Podiatrists and GPs are now recommending a more aggressive approach for advanced cases, including the removal of the infected nail and the application of antifungal creams to the nail bed.
This process, while effective, is often met with resistance due to the discomfort and time required.
The most powerful weapon in the fight against fungal infections is the antifungal tablet terbinafine.
This medication, which works on all infected nails, is particularly beneficial for those with multiple infections.

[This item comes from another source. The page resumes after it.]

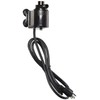 JBJ Accela SP1-1000 - SP1000 - Replacement Submersible Pump -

However, its use comes with significant risks.
Common side effects include headaches, gastrointestinal distress, and diarrhea.
More seriously, it has been linked to rare but severe liver damage, affecting approximately one in 50,000 patients.
Because of this, medical professionals emphasize the importance of confirming the infection through laboratory testing before beginning treatment.
A podiatrist or GP will typically take a toenail sample and send it to a lab for analysis.
If the infection is confirmed, a liver function blood test is conducted before starting terbinafine.
This test is repeated periodically to ensure the treatment remains safe, with most patients requiring at least three months of medication.
Yet, not all thickened or discolored nails are the result of fungal infections.
Some may signal underlying medical conditions that require urgent attention.
Psoriasis, a chronic autoimmune disorder, affects about half of its patients with nail abnormalities, including thickening, discoloration, and pitting.
Yellow nail syndrome, a rare condition associated with chronic lung disease and lymphoedema, also causes nails to turn yellow and deform.
Even more concerning is the possibility that discolored toenails may be an early sign of melanoma, the most aggressive form of skin cancer.
In the UK, 12,000 people are diagnosed with melanoma annually, and approximately two in every 25 cases originate in the feet or toenails.
These cases often go undetected because people rarely inspect their toenails, making early diagnosis a challenge.
The story of Bob Marley, who succumbed to melanoma that began under his toenail, serves as a stark reminder of the importance of vigilance.
The hallmark sign of melanoma in the nail bed is a single, uninterrupted black line running from the base to the tip of the nail.
Anyone noticing this should seek immediate medical attention.
However, black or brown streaks can also be caused by benign conditions like melanonychia or bruising, making professional evaluation essential.
As the nail care industry continues to evolve, the onus falls on both salons and consumers to prioritize health over aesthetics.
The stakes have never been higher, and the message is clear: when it comes to nail care, the cost of neglect can be far greater than the price of a manicure.